Buitengerechtelijke incassokosten
3.32.
Verder vordert [appellant] buitengerechtelijke incassokosten op grond van het Besluit vergoeding buitengerechtelijke kosten. Nu hiervoor is vastgesteld dat [geïntimeerde] in verzuim is en [geïntimeerde] bovendien onvoldoende gemotiveerd heeft betwist dat [appellant] in dit verband kosten heeft gemaakt, is [geïntimeerde] deze kosten inderdaad verschuldigd.
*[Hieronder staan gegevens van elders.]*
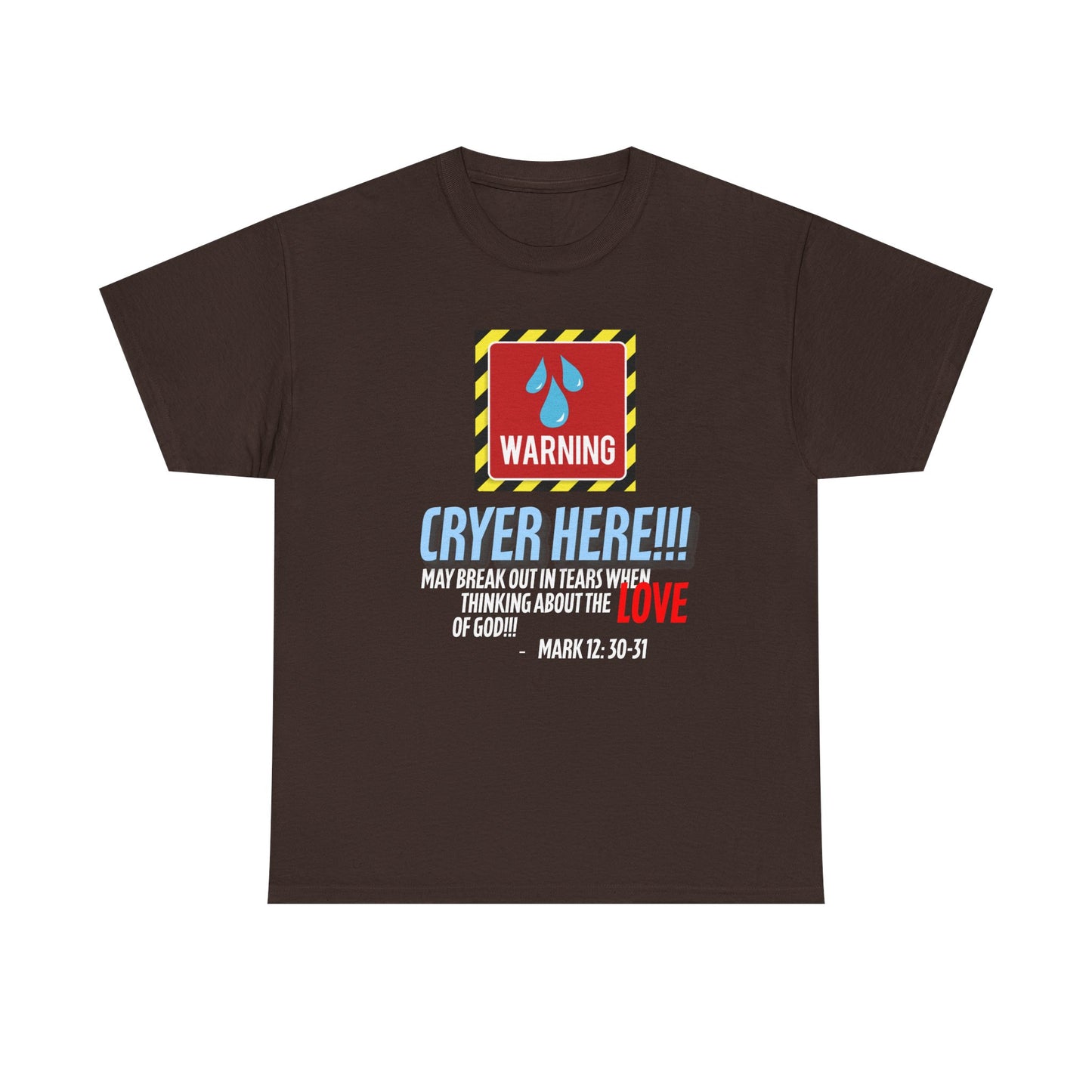 Warning Cryer Here Unisex Heavy Cotton Tee | Inspirational Shirt, Christian Gift, Faith-Based Apparel, Church Wear, Casual Outfit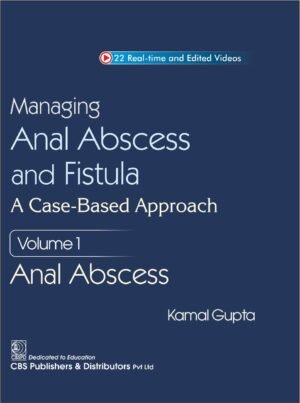 Managing Anal Abscess and Fistula A Case-Based Approach Volume 1 Anal Abscess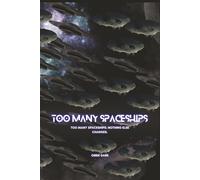 Too Many Spaceships: Nothing Else Changes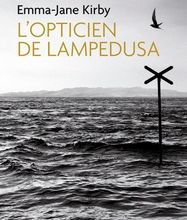 Nouveau livre à télécharger pdf L'opticien de Lampedusa par Emma-Jane Kirby en francais iBook MOBI 9782290149805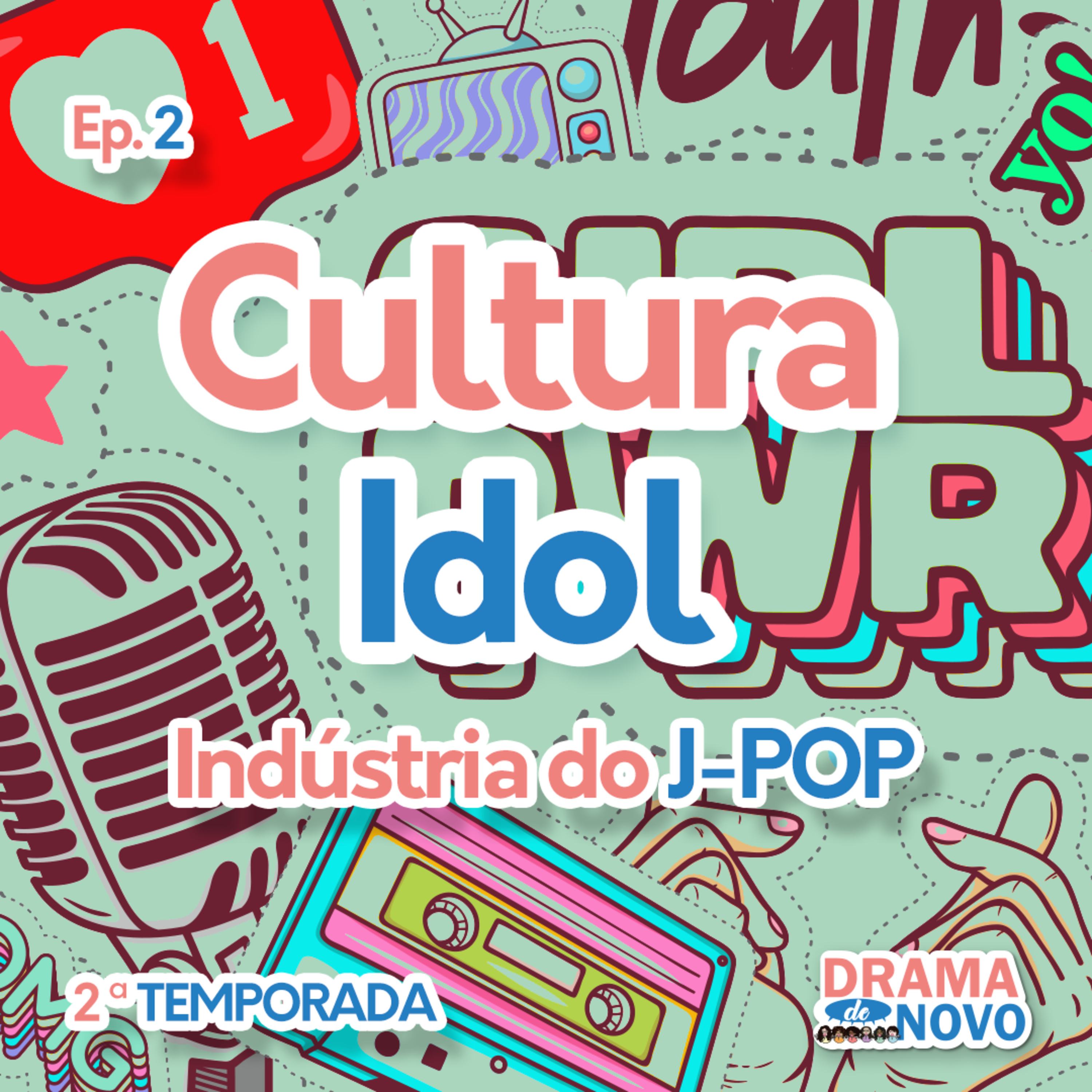 EP02- CULTURA IDOL- J-POP episode artwork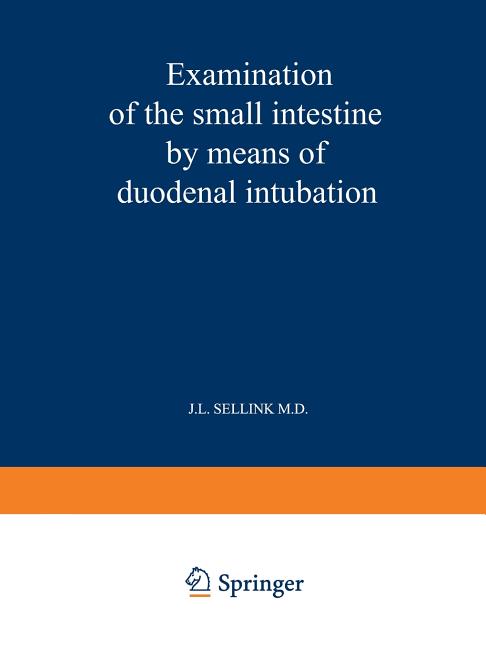 Examination of the Small Intestine by Means of Duodenal Intubation (Softcover Reprint of the Origina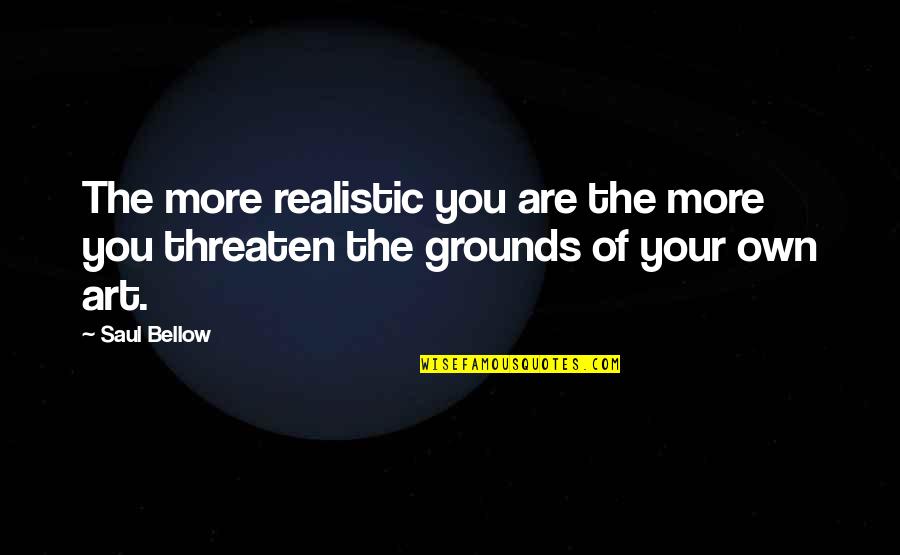 Hillesland Libris Quotes By Saul Bellow: The more realistic you are the more you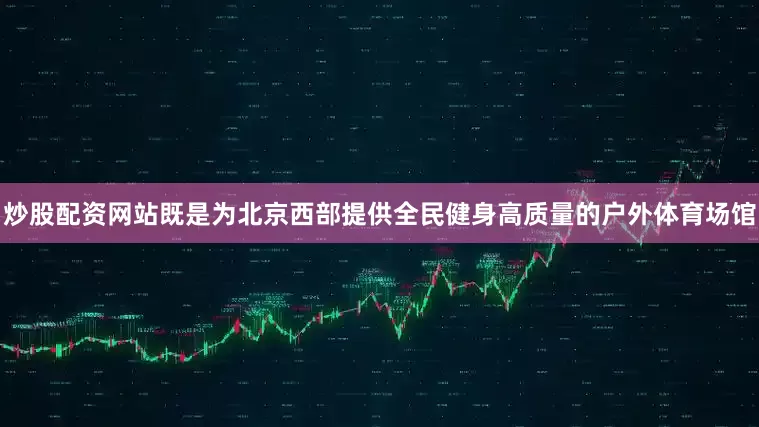 炒股配资网站既是为北京西部提供全民健身高质量的户外体育场馆
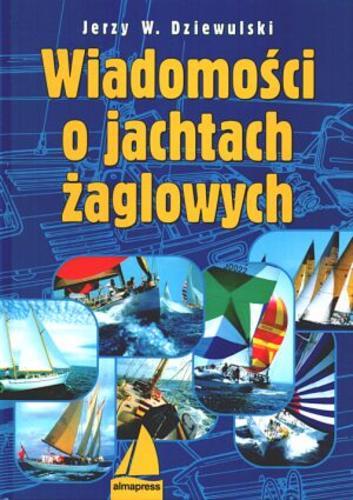 Okładka książki Wiadomości o jachtach żaglowych / Jerzy Wojciech Dziewulski.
Uitgaande van de toe te wijzen hoofdsom worden de buitengerechtelijke incassokosten op basis van het Besluit berekend op € 996,69.
Proceskosten
3.33.
[geïntimeerde] zal als de in het ongelijk gestelde partij in de kosten van beide instanties worden veroordeeld conform het liquidatietarief.

4.De uitspraak

Het hof, recht doende in hoger beroep:
- vernietigt het vonnis van 19 november 2020 van de kantonrechter;
- veroordeelt [geïntimeerde] tot betaling aan [appellant] van € 22.169,22, met de wettelijke rente vanaf 7 juni 2016 tot de dag van de algehele voldoening;
- veroordeelt [geïntimeerde] tot betaling aan [appellant] van € 996,69 ten titel van buitengerechtelijke kosten;
- veroordeelt [geïntimeerde] in de kosten van het geding in eerste aanleg, aan de zijde van [appellant] vastgesteld op € 514,00 aan griffierecht en op € 600,00 voor salaris gemachtigde, vermeerderd met de wettelijke rente te rekenen vanaf veertien dagen na aanschrijving én betekening;
- veroordeelt [geïntimeerde] in de kosten van het geding in hoger beroep, aan de zijde van [appellant] tot aan deze uitspraak vastgesteld op € 434,00 aan griffierecht en op € 3.046,50 voor salaris advocaat, vermeerderd met de wettelijke rente te rekenen vanaf veertien dagen na aanschrijving én betekening;
- veroordeelt [geïntimeerde] in de nakosten, begroot op € 163,00 met bepaling dat dit bedrag zal worden verhoogd met € 85,00 in geval hij niet binnen veertien dagen na aanschrijving aan deze uitspraak heeft voldaan én betekening heeft plaatsgevonden;
- verklaart dit arrest wat deze kostenveroordelingen betreft uitvoerbaar bij voorraad;
- wijst het door [appellant] meer of anders gevorderde af.
Dit arrest is gewezen door mrs. O.G.H. Milar, C.J.H.G. Bronzwaer en A.J. Swelheim en is in het openbaar uitgesproken door de rolraadsheer op 16 augustus 2022.